‘Mega-fires’ change landscape

‘Mega-fires’ change landscape

27 December 2009

published by www.dailyinterlake.com


USA — Towering, apocalyptic smoke columns were signature displays of nature over the last decade, as a series of huge wildfires swept across Montana and other western states.

In Northwest Montana, fires named Moose, Robert, Wedge Canyon, Brush Creek and Chippy Creek have become history, dominating news for weeks on end.

“Fires were a big story this decade,” said Steve Frye, a former commander of one of the country’s elite Type 1 incident management teams. “I do have some vivid memories of the fires of the past decade.”

For Frye, the decade kicked off on Aug. 6, 2000, in the Bitterroot Valley.

“That was the day that the various fires in the Bitterroot all came together in the perfect firestorm,” said Frye, a former chief ranger for Glacier National Park who now works for the Department of Natural Resources and Conservation in Kalispell.

“We spent that day evacuating people from their homes … a large number of homes were lost during the firestorm,” Frye said.

The fire complex raged on for weeks, burning 307,000 acres on national forest lands and 49,000 acres on state and private lands.
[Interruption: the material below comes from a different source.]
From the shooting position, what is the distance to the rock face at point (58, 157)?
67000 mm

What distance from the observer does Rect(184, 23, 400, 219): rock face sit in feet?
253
It was a telling beginning for the years that followed — large fires had returned to the landscape, and Frye would go on to manage some of the biggest, including Oregon’s 500,000-acre Biscuit fire and the Hayman fire that torched 138,000 acres and 133 homes in Colorado.

In 2003, Frye was on another fire assignment in the Bitterroot Valley when he was notified of the Robert Fire that was burning toward his home in West Glacier.

“When our overhead team was in the Bitterroot, my wife and daughter were evacuated from our house in West Glacier,” Frye said.

“We used to talk about large fires being 20,000 or 15,000 acres,” Frye said. “Now we have fires that may exceed that in a single burning period.”

Another former Type 1 incident commander, Bob Sandman, said the term “mega-fires” was coined for the decade.

“We were seeing fires that were lasting for months in duration instead of days and weeks,” said Sandman, manager of the Northwest Land Office for the Department of Natural Resources and Conservation in Kalispell.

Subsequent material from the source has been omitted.